What is being asked:
The lines to copy are those in the listing that hold the word "name".

Provided information:
-.-.-

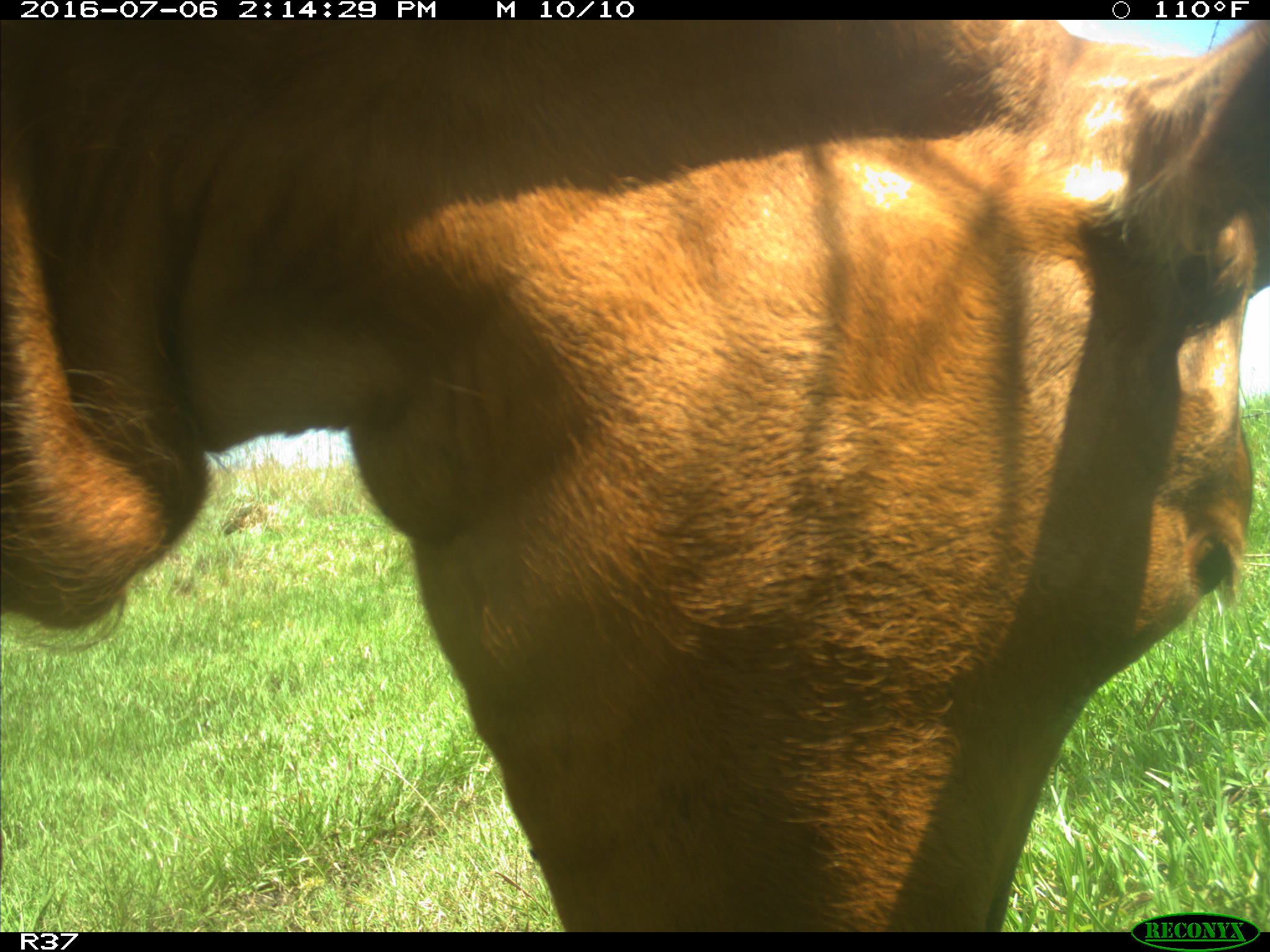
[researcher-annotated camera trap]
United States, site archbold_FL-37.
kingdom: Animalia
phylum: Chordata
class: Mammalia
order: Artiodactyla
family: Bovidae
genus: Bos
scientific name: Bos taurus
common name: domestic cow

-.-.-

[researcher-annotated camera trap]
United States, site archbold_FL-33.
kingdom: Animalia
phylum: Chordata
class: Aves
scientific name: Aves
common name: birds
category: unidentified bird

-.-.-

Result:
scientific name: Bos taurus
common name: domestic cow
scientific name: Aves
common name: birds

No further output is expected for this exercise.